Look for Products formulated especially for oily skin have absorbent particulates that soak up oils and have a powdery feel. Search for primers that say oil-free, shine-free finish, mattifying, or pore-minimizing.
Sensitive Skin
If you have skin sensitivity, choose primers with a shorter list of ingredients. Primer requirements for sensitive skin are free of parabens, oils, fragrances, and any other ingredients you’ve found to have an issue.

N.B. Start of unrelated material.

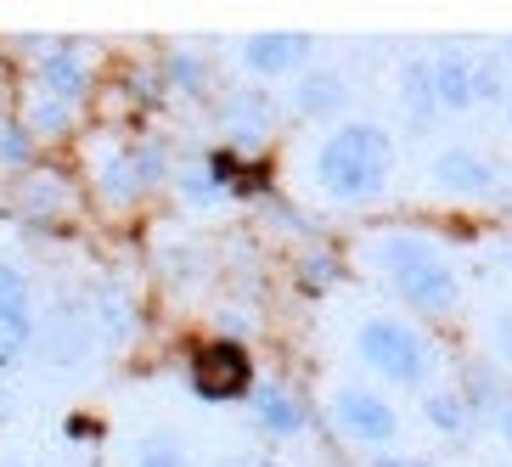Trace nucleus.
<instances>
[{"mask_svg": "<svg viewBox=\"0 0 512 467\" xmlns=\"http://www.w3.org/2000/svg\"><path fill=\"white\" fill-rule=\"evenodd\" d=\"M389 175H394V141L372 119L338 124L316 147V181L338 203H366V197H377L389 186Z\"/></svg>", "mask_w": 512, "mask_h": 467, "instance_id": "nucleus-1", "label": "nucleus"}, {"mask_svg": "<svg viewBox=\"0 0 512 467\" xmlns=\"http://www.w3.org/2000/svg\"><path fill=\"white\" fill-rule=\"evenodd\" d=\"M355 349H361V361L372 366L377 377H389V383H400V389H417V383H428V372H434V344L422 338L411 321L400 316H372L361 321V332H355Z\"/></svg>", "mask_w": 512, "mask_h": 467, "instance_id": "nucleus-2", "label": "nucleus"}, {"mask_svg": "<svg viewBox=\"0 0 512 467\" xmlns=\"http://www.w3.org/2000/svg\"><path fill=\"white\" fill-rule=\"evenodd\" d=\"M186 377H192V394L203 406H231V400L259 389L254 355H248L237 338H209V344H197L192 361H186Z\"/></svg>", "mask_w": 512, "mask_h": 467, "instance_id": "nucleus-3", "label": "nucleus"}, {"mask_svg": "<svg viewBox=\"0 0 512 467\" xmlns=\"http://www.w3.org/2000/svg\"><path fill=\"white\" fill-rule=\"evenodd\" d=\"M332 422H338L355 445H372V451H383V445L400 439V411H394L383 394H372V389H338V400H332Z\"/></svg>", "mask_w": 512, "mask_h": 467, "instance_id": "nucleus-4", "label": "nucleus"}, {"mask_svg": "<svg viewBox=\"0 0 512 467\" xmlns=\"http://www.w3.org/2000/svg\"><path fill=\"white\" fill-rule=\"evenodd\" d=\"M394 293L417 310V316H451L456 299H462V287H456V271L445 265V254H428L417 259V265H406V271L389 276Z\"/></svg>", "mask_w": 512, "mask_h": 467, "instance_id": "nucleus-5", "label": "nucleus"}, {"mask_svg": "<svg viewBox=\"0 0 512 467\" xmlns=\"http://www.w3.org/2000/svg\"><path fill=\"white\" fill-rule=\"evenodd\" d=\"M434 186L445 197H490L496 192V169L473 147H445L434 158Z\"/></svg>", "mask_w": 512, "mask_h": 467, "instance_id": "nucleus-6", "label": "nucleus"}, {"mask_svg": "<svg viewBox=\"0 0 512 467\" xmlns=\"http://www.w3.org/2000/svg\"><path fill=\"white\" fill-rule=\"evenodd\" d=\"M434 62V96H439V113H462V107H473L479 102V57L473 51H462V46H445L439 57H428Z\"/></svg>", "mask_w": 512, "mask_h": 467, "instance_id": "nucleus-7", "label": "nucleus"}, {"mask_svg": "<svg viewBox=\"0 0 512 467\" xmlns=\"http://www.w3.org/2000/svg\"><path fill=\"white\" fill-rule=\"evenodd\" d=\"M164 175V164H158V152H141V147H124L119 158H107L102 164V192L113 197V203H130V197H141L152 181Z\"/></svg>", "mask_w": 512, "mask_h": 467, "instance_id": "nucleus-8", "label": "nucleus"}, {"mask_svg": "<svg viewBox=\"0 0 512 467\" xmlns=\"http://www.w3.org/2000/svg\"><path fill=\"white\" fill-rule=\"evenodd\" d=\"M304 57H310V34H254V40H242V62L265 79L304 68Z\"/></svg>", "mask_w": 512, "mask_h": 467, "instance_id": "nucleus-9", "label": "nucleus"}, {"mask_svg": "<svg viewBox=\"0 0 512 467\" xmlns=\"http://www.w3.org/2000/svg\"><path fill=\"white\" fill-rule=\"evenodd\" d=\"M254 422L265 428V434H276V439H293V434H304V422H310V411H304V400L293 389H282V383H259L254 394Z\"/></svg>", "mask_w": 512, "mask_h": 467, "instance_id": "nucleus-10", "label": "nucleus"}, {"mask_svg": "<svg viewBox=\"0 0 512 467\" xmlns=\"http://www.w3.org/2000/svg\"><path fill=\"white\" fill-rule=\"evenodd\" d=\"M40 91L51 96V102L62 107H74L79 96L91 91V74H85V57H79L74 46H57L40 57Z\"/></svg>", "mask_w": 512, "mask_h": 467, "instance_id": "nucleus-11", "label": "nucleus"}, {"mask_svg": "<svg viewBox=\"0 0 512 467\" xmlns=\"http://www.w3.org/2000/svg\"><path fill=\"white\" fill-rule=\"evenodd\" d=\"M293 102H299L304 119H338L344 102H349V85H344V74H332V68H310V74L299 79Z\"/></svg>", "mask_w": 512, "mask_h": 467, "instance_id": "nucleus-12", "label": "nucleus"}, {"mask_svg": "<svg viewBox=\"0 0 512 467\" xmlns=\"http://www.w3.org/2000/svg\"><path fill=\"white\" fill-rule=\"evenodd\" d=\"M400 102H406L411 124H428L439 113V96H434V62H406L400 68Z\"/></svg>", "mask_w": 512, "mask_h": 467, "instance_id": "nucleus-13", "label": "nucleus"}, {"mask_svg": "<svg viewBox=\"0 0 512 467\" xmlns=\"http://www.w3.org/2000/svg\"><path fill=\"white\" fill-rule=\"evenodd\" d=\"M422 417L434 422L439 434H451V439H462L467 428H473V406L462 400V389H434L428 400H422Z\"/></svg>", "mask_w": 512, "mask_h": 467, "instance_id": "nucleus-14", "label": "nucleus"}, {"mask_svg": "<svg viewBox=\"0 0 512 467\" xmlns=\"http://www.w3.org/2000/svg\"><path fill=\"white\" fill-rule=\"evenodd\" d=\"M428 254H439V248L428 237H417V231H389V237H377V265L389 276L417 265V259H428Z\"/></svg>", "mask_w": 512, "mask_h": 467, "instance_id": "nucleus-15", "label": "nucleus"}, {"mask_svg": "<svg viewBox=\"0 0 512 467\" xmlns=\"http://www.w3.org/2000/svg\"><path fill=\"white\" fill-rule=\"evenodd\" d=\"M226 119H231V130H242V136H259V130L271 124V96L259 91V85L226 96Z\"/></svg>", "mask_w": 512, "mask_h": 467, "instance_id": "nucleus-16", "label": "nucleus"}, {"mask_svg": "<svg viewBox=\"0 0 512 467\" xmlns=\"http://www.w3.org/2000/svg\"><path fill=\"white\" fill-rule=\"evenodd\" d=\"M34 344V310H0V372L17 366Z\"/></svg>", "mask_w": 512, "mask_h": 467, "instance_id": "nucleus-17", "label": "nucleus"}, {"mask_svg": "<svg viewBox=\"0 0 512 467\" xmlns=\"http://www.w3.org/2000/svg\"><path fill=\"white\" fill-rule=\"evenodd\" d=\"M462 400L473 406V417H479V411H507L512 406L507 394H501V383H496V372H490V366H467Z\"/></svg>", "mask_w": 512, "mask_h": 467, "instance_id": "nucleus-18", "label": "nucleus"}, {"mask_svg": "<svg viewBox=\"0 0 512 467\" xmlns=\"http://www.w3.org/2000/svg\"><path fill=\"white\" fill-rule=\"evenodd\" d=\"M0 310H34L29 276L17 271V265H6V259H0Z\"/></svg>", "mask_w": 512, "mask_h": 467, "instance_id": "nucleus-19", "label": "nucleus"}, {"mask_svg": "<svg viewBox=\"0 0 512 467\" xmlns=\"http://www.w3.org/2000/svg\"><path fill=\"white\" fill-rule=\"evenodd\" d=\"M136 467H192L181 456V445H169V439H152V445H141Z\"/></svg>", "mask_w": 512, "mask_h": 467, "instance_id": "nucleus-20", "label": "nucleus"}, {"mask_svg": "<svg viewBox=\"0 0 512 467\" xmlns=\"http://www.w3.org/2000/svg\"><path fill=\"white\" fill-rule=\"evenodd\" d=\"M169 79H181V91H203V62L192 57V51H175V62H169Z\"/></svg>", "mask_w": 512, "mask_h": 467, "instance_id": "nucleus-21", "label": "nucleus"}, {"mask_svg": "<svg viewBox=\"0 0 512 467\" xmlns=\"http://www.w3.org/2000/svg\"><path fill=\"white\" fill-rule=\"evenodd\" d=\"M29 130H17V124H12V130H6V141H0V164H29Z\"/></svg>", "mask_w": 512, "mask_h": 467, "instance_id": "nucleus-22", "label": "nucleus"}, {"mask_svg": "<svg viewBox=\"0 0 512 467\" xmlns=\"http://www.w3.org/2000/svg\"><path fill=\"white\" fill-rule=\"evenodd\" d=\"M299 282H304V287H327V282H332V259H327V254H316V259H304V271H299Z\"/></svg>", "mask_w": 512, "mask_h": 467, "instance_id": "nucleus-23", "label": "nucleus"}, {"mask_svg": "<svg viewBox=\"0 0 512 467\" xmlns=\"http://www.w3.org/2000/svg\"><path fill=\"white\" fill-rule=\"evenodd\" d=\"M496 355L512 366V310H501V316H496Z\"/></svg>", "mask_w": 512, "mask_h": 467, "instance_id": "nucleus-24", "label": "nucleus"}, {"mask_svg": "<svg viewBox=\"0 0 512 467\" xmlns=\"http://www.w3.org/2000/svg\"><path fill=\"white\" fill-rule=\"evenodd\" d=\"M377 467H428V462H417V456H377Z\"/></svg>", "mask_w": 512, "mask_h": 467, "instance_id": "nucleus-25", "label": "nucleus"}, {"mask_svg": "<svg viewBox=\"0 0 512 467\" xmlns=\"http://www.w3.org/2000/svg\"><path fill=\"white\" fill-rule=\"evenodd\" d=\"M214 467H259L254 456H226V462H214Z\"/></svg>", "mask_w": 512, "mask_h": 467, "instance_id": "nucleus-26", "label": "nucleus"}, {"mask_svg": "<svg viewBox=\"0 0 512 467\" xmlns=\"http://www.w3.org/2000/svg\"><path fill=\"white\" fill-rule=\"evenodd\" d=\"M501 434H507V445H512V406L501 411Z\"/></svg>", "mask_w": 512, "mask_h": 467, "instance_id": "nucleus-27", "label": "nucleus"}, {"mask_svg": "<svg viewBox=\"0 0 512 467\" xmlns=\"http://www.w3.org/2000/svg\"><path fill=\"white\" fill-rule=\"evenodd\" d=\"M507 119H512V85H507Z\"/></svg>", "mask_w": 512, "mask_h": 467, "instance_id": "nucleus-28", "label": "nucleus"}, {"mask_svg": "<svg viewBox=\"0 0 512 467\" xmlns=\"http://www.w3.org/2000/svg\"><path fill=\"white\" fill-rule=\"evenodd\" d=\"M6 130H12V124H6V119H0V141H6Z\"/></svg>", "mask_w": 512, "mask_h": 467, "instance_id": "nucleus-29", "label": "nucleus"}, {"mask_svg": "<svg viewBox=\"0 0 512 467\" xmlns=\"http://www.w3.org/2000/svg\"><path fill=\"white\" fill-rule=\"evenodd\" d=\"M501 57H507V62H512V40H507V51H501Z\"/></svg>", "mask_w": 512, "mask_h": 467, "instance_id": "nucleus-30", "label": "nucleus"}]
</instances>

The fewer additives in your facial products, the better chance you won’t experience an adverse reaction. Look for words like non-comedogenic, gentle, or all-natural. In addition, there are also vegan formulas on the market created especially for sensitive skin.
Mature Skin
When we age, we start suffering from those pesky fine lines, wrinkles, uneven skin tone from dark spots, and blotchy skin. Look for primers that incorporate antioxidants, botanical boosters, or superfruits such as blueberry, acai, and goji for mature skin. Stay away from powdery or heavyweight primers as both sink into fine lines. Many primers for mature skin have keywords like invigorating, boosting, and lifting.
Color-correcting
Do you have uneven skin color or tone? Primers can act as color correctors. Choose a primer with the same color that matches closely with your foundation to even skin tone, or use a primer specific for color-correcting. A green-tinted primer reduces redness from sunburn or rosacea. A purple-tinted primer assists with yellow undertones. A primer with peach hues helps even hyperpigmentation and covers up dark circles. Remember the color wheel in art class? Colour correcting primers work based on contrasting colors neutralizing the colors on the opposite side of the color wheel spectrum.
Acne-prone
If you have issues with acne, then choose a gentler primer. Some primers on the market contain salicylic acid that doubles to reduce acne while working as a primer. Avoid products that someone with sensitive skin avoids and sans the primers with oils, fragrances, and other additives.
The primers that contain vitamins E and A assist in healing and moisturizing already broken-out skin without the heavy feel and pore-clogging effects of some moisturizing primers. Look for products labeled oil-free, lightweight, oil-absorbing, or non-comedogenic.
Large Pores
Although pore size gets ultimately determined by genetics, uber-dryness, breakouts, excess oil, and hormonal changes all affect our pores and make them more prominent in appearance.
Primers rich in hyaluronic acid, vitamin E, vitamin C, calamine, and algae help minimize pores and fine lines. Look for attributes like pore defining, pore minimizing, blurring, or poreless on the packaging.
Sweat-resistant
If you’re active, live or work in humid conditions, or when working out and your makeup constantly slides off your face. To ensure your makeup stays put through work or play in hot conditions, use a sweat-resistant primer. Mattifying or smoothing primers are essential makeup primers to remember.
These primers get a little tricky because you might require a sweat-proof primer when active. However, the rest of the time, you might require a different primer type for your specific skin type.
Do Makeup Primers Cause Breakouts?
If you’re like many who’ve worn makeup since teenagehood and did it without the aid of a primer, here is the layout on breakouts. Some makeup primers work much like moisturizers, and others absorb oils with a chemical called salicylic acid to create a less oily appearance and help prevent breakouts.
However, that doesn’t mean that using the wrong primer or incorrectly using a primer won’t make you breakout.
Many primer brands contain the addition of antioxidants to help pull double duty as an anti-aging product such as vitamins A, C, and E, grape seed extract, or green tea extract. There are also water-based and silicon-based foundation primers and ingredients like Cyclomethicone or Dimethicone.
Therefore, a primer user may ultimately also experience breakouts if they’re allergic to one or a combination of the ingredients therein. A good tip is to do a patch test when possible before applying a primer in its entirety.